• Excerpt to read
In my project I am trying to create a new column to categorize records by range of hours, let me explain, I have a column in the dataframe called 'TowedTime' with time series data, I want another column to categorize by full hour without minutes, for example if the value in the 'TowedTime' column is 09:32:10 I want it to be categorized as 9 AM, if says 12:45:10 it should be categorized as 12 PM and so on with all the other values. I've read about the .cut and bins function but I can't get the result I want.
import numpy as np
import pandas as pd
import matplotlib.pyplot as plt
import seaborn as sns
import datetime
df = pd.read_excel("Baltimore Towing Division.xlsx",sheet_name="TowingData")
df['Month'] = pd.DatetimeIndex(df['TowedDate']).strftime("%b")
df['Week day'] = pd.DatetimeIndex(df['TowedDate']).strftime("%a")
monthOrder = ['Jan', 'Feb', 'Mar', 'Apr','May','Jun','Jul','Aug','Sep','Oct','Nov','Dec']
dayOrder = ['Mon','Tue','Wed','Thu','Fri','Sat','Sun']
pivotHours = pd.pivot_table(df, values='TowedDate',index='TowedTime',
columns='Week day',
fill_value=0,
aggfunc= 'count',
margins = False, margins_name='Total').reindex(dayOrder,axis=1)
print(pivotHours)
CodePudding user response:
First, make sure the type of the column 'TowedTime' is datetime. Second, you can easily extract the hour from this data type.
df['TowedTime'] = pd.to_datetime(df['TowedTime'],format='%H:%M:%S')
df['hour'] = df['TowedTime'].dt.hour
hope it answers your question
CodePudding user response:
With the help of @Fabien C I was able to solve the problem.
First, I had to check the data type of values in the 'TowedTime' column with dtypes function. I found that were a Object.
I proceed to try convert 'TowedTime' to datetime:
df['TowedTime'] = pd.to_datetime(df['TowedTime'],format='%H:%M:%S').dt.time
Then to create a new column in the df, for only the hours:
df['Hour'] = pd.to_datetime(df['TowedTime'],format='%H:%M:%S').dt.hour
You can notice in the image that 'TowedTime' column remains as an object, but the new 'Hour' column correctly returns the hour value.
Originally, the dataset already had the date and time separated into different columns, I think they used some method to separate date and time in excel and this created the time ('TowedTime') to be an object, I could not convert it, Or at least that's what the dtypes function shows me.
I tried all this Pandas methods for converting the Object to Datetime :
df['TowedTime'] = pd.to_datetime(df['TowedTime'])
df['TowedTime'] = pd.to_datetime(df['TowedTime'])
df['TowedTime'] = df['TowedTime'].astype('datetime64[ns]')
df['TowedTime'] = pd.to_datetime(df['TowedTime'], format='%H:%M:%S')
df['TowedTime'] = pd.to_datetime(df['TowedTime'], format='%H:%M:%S')

• Dataset content
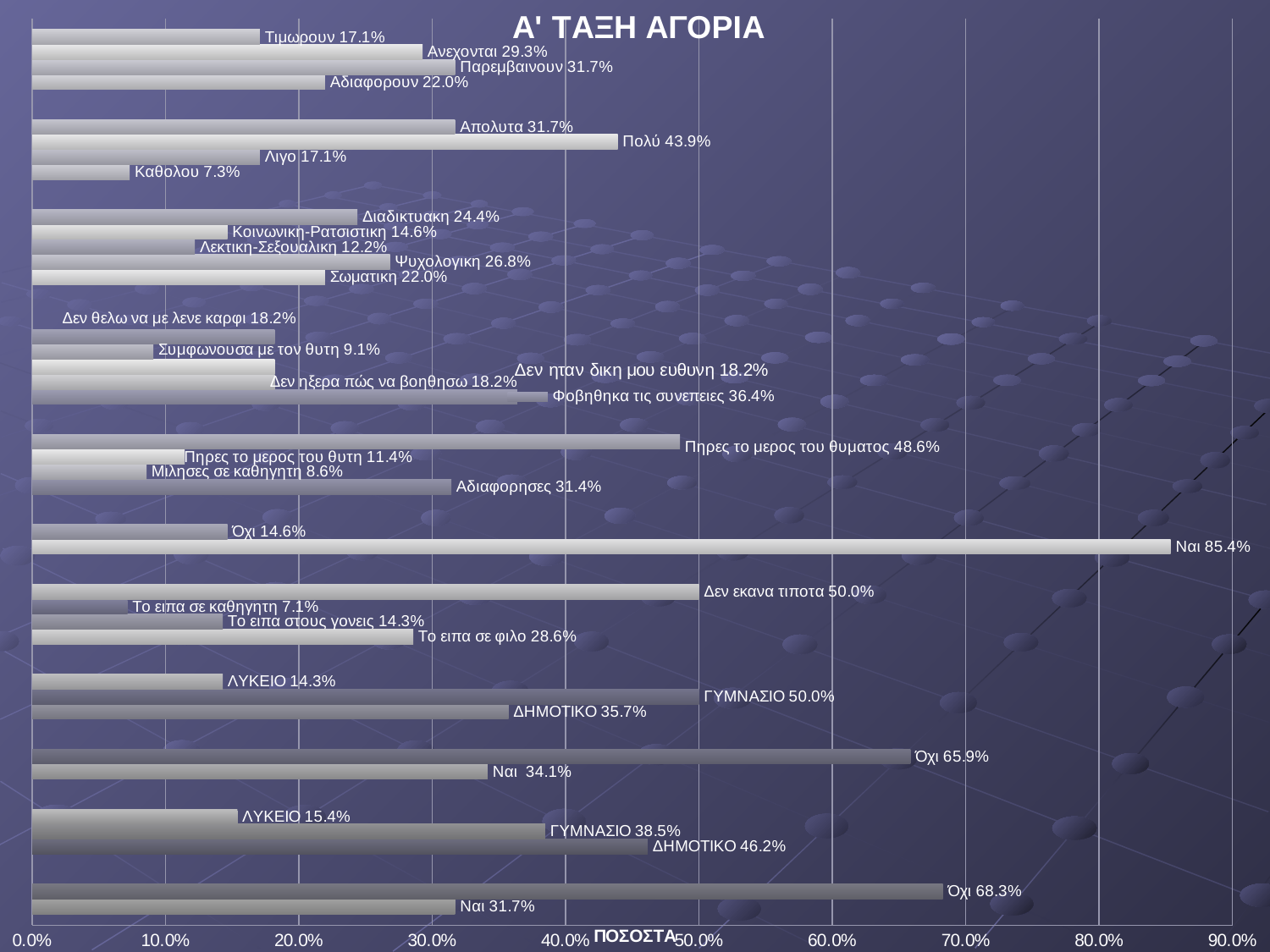
What is the label of the horizontal axis? ΠΟΣΟΣΤΑ What is the difference between the values for Ψυχολογικη and Σωματικη? 4.8% What is the value for Πηρες το μερος του θυματος? 48.6% What is the value for Φοβηθηκα τις συνεπειες? 36.4% What is the value for Το ειπα σε φιλο? 28.6% What is the title of the chart? Α' ΤΑΞΗ ΑΓΟΡΙΑ Which bar has the highest value on the chart? Ναι 85.4% What type of chart is shown on the slide? bar chart Which bar has the lowest value on the chart? Το ειπα σε καθηγητη 7.1% What is the value for Πολύ? 43.9% Which is larger, the value for Διαδικτυακη or the value for Κοινωνικη-Ρατσιστικη? Διαδικτυακη Is the value for Δεν εκανα τιποτα greater or less than 40.0%? greater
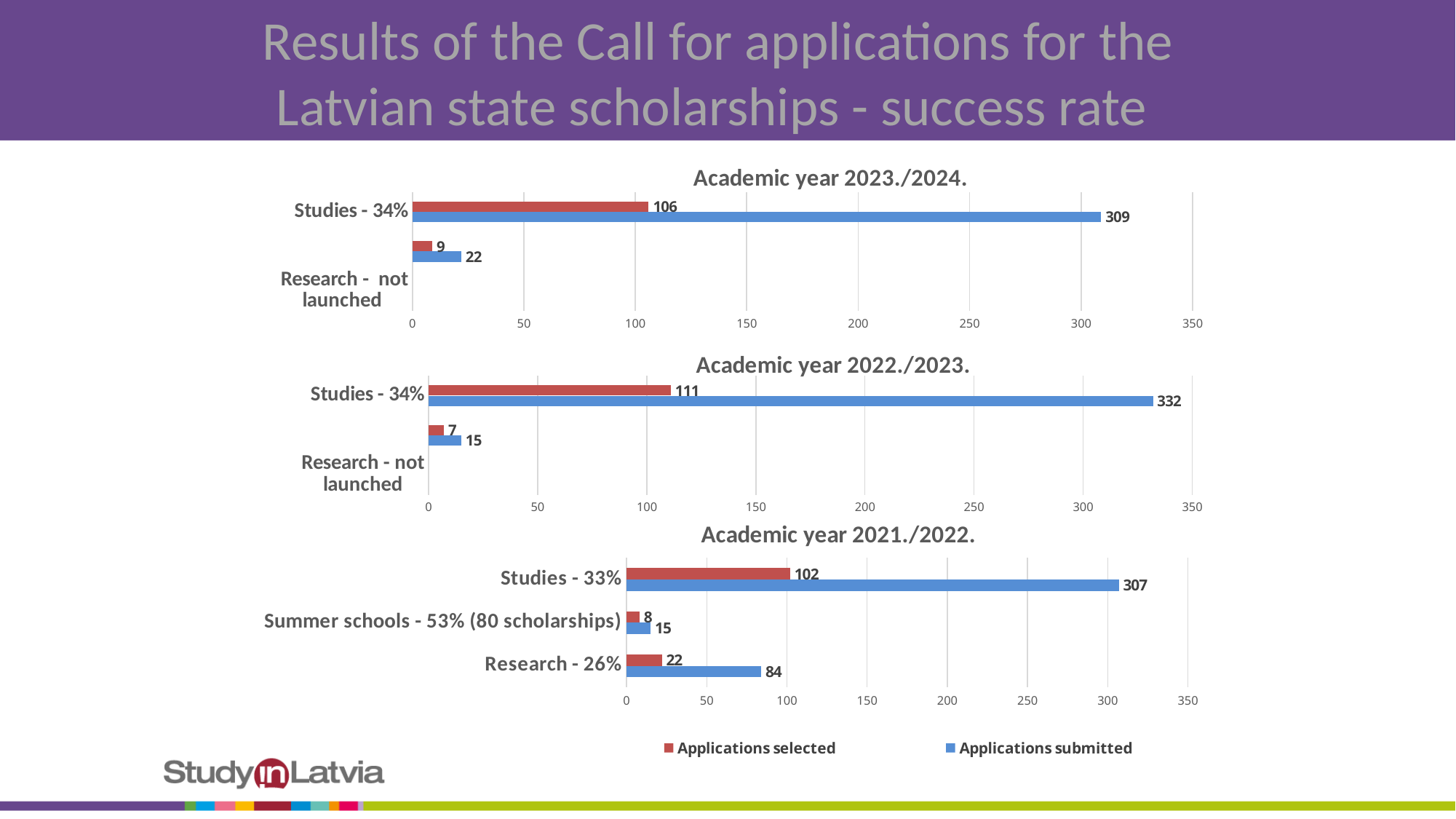
How many series does the legend list for the charts on the slide? 2 In the 'Academic year 2021./2022.' chart, how many categories are shown? 3 Which colour represents 'Applications submitted' in the charts? blue In the 'Academic year 2023./2024.' chart, how many applications were submitted for 'Studies - 34%'? 309 In the 'Academic year 2021./2022.' chart, which category has the lowest number of applications submitted? Summer schools - 53% (80 scholarships) In the 'Academic year 2021./2022.' chart, is the number of applications submitted for 'Studies - 33%' greater or less than 300? greater In the 'Academic year 2022./2023.' chart, what is the difference between applications submitted and applications selected for 'Studies - 34%'? 221 Which is larger: applications submitted for Studies in the 'Academic year 2022./2023.' chart or in the 'Academic year 2023./2024.' chart? Academic year 2022./2023. In the 'Academic year 2021./2022.' chart, how many applications were submitted for 'Research - 26%'? 84 In the 'Academic year 2022./2023.' chart, how many applications were selected for 'Studies - 34%'? 111 What type of chart is the 'Academic year 2023./2024.' chart? bar chart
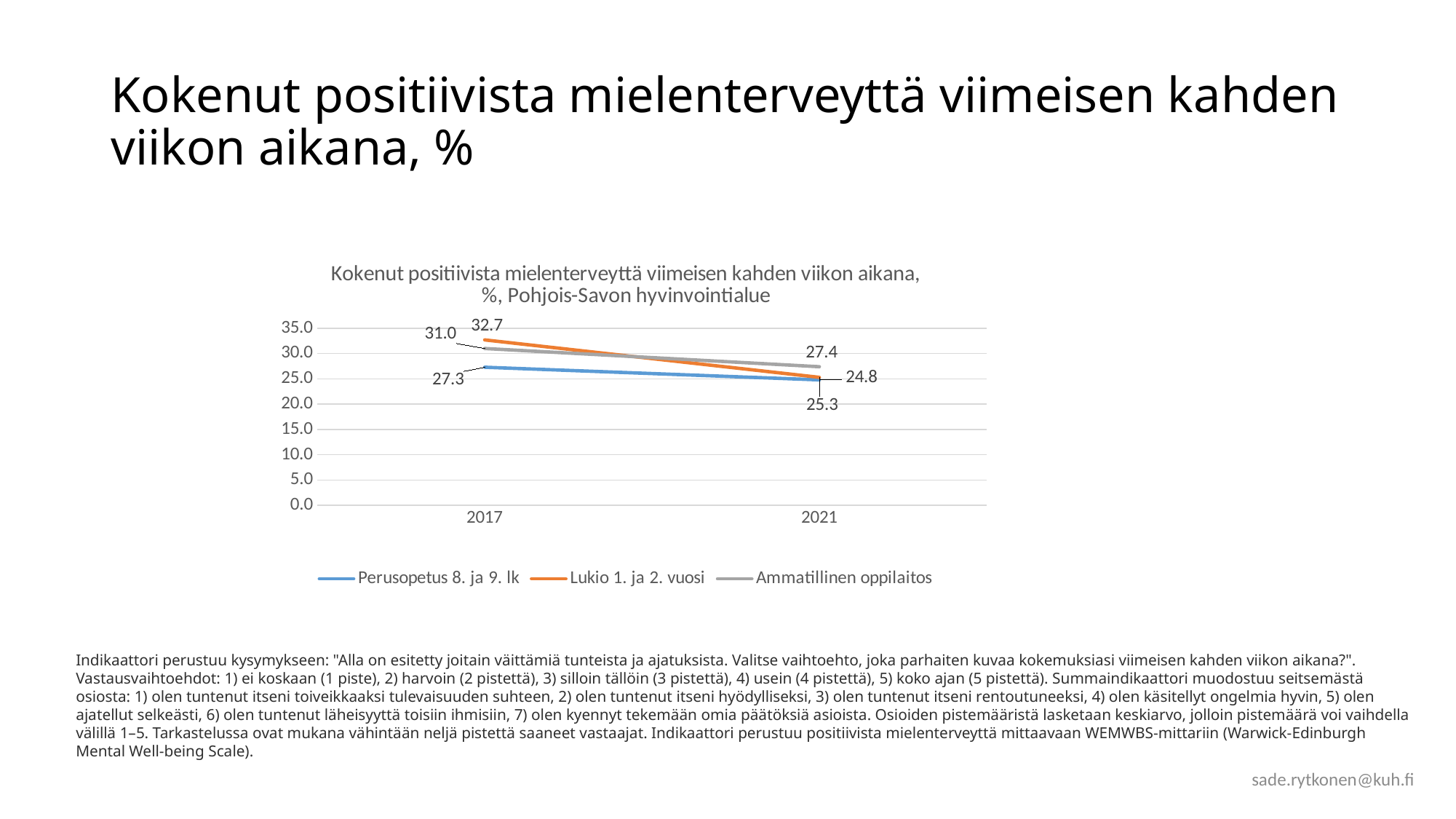
What kind of chart is shown on the slide? line chart How many years are shown on the x axis? 2 What is the value for Ammatillinen oppilaitos in 2021? 27.4 Does the value for Ammatillinen oppilaitos rise or fall from 2017 to 2021? fall Which series has the highest value in 2017? Lukio 1. ja 2. vuosi What is the value for Perusopetus 8. ja 9. lk in 2017? 27.3 Which series has the lowest value in 2021? Perusopetus 8. ja 9. lk What is the value for Lukio 1. ja 2. vuosi in 2017? 32.7 What is the value for Perusopetus 8. ja 9. lk in 2021? 24.8 By how much did the value for Lukio 1. ja 2. vuosi change from 2017 to 2021? 7.4 What is the difference between Ammatillinen oppilaitos and Perusopetus 8. ja 9. lk in 2021? 2.6 How many series does the legend list? 3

• Task description
Can you write out, word for word, the part of the pandas thread that begins at the words "df['hour'] = df['TowedTime'].dt.hour" and stops after "the hour value."?

• Answer space
df['hour'] = df['TowedTime'].dt.hour
hope it answers your question
CodePudding user response:
With the help of @Fabien C I was able to solve the problem.
First, I had to check the data type of values in the 'TowedTime' column with dtypes function. I found that were a Object.
I proceed to try convert 'TowedTime' to datetime:
df['TowedTime'] = pd.to_datetime(df['TowedTime'],format='%H:%M:%S').dt.time
Then to create a new column in the df, for only the hours:
df['Hour'] = pd.to_datetime(df['TowedTime'],format='%H:%M:%S').dt.hour
You can notice in the image that 'TowedTime' column remains as an object, but the new 'Hour' column correctly returns the hour value.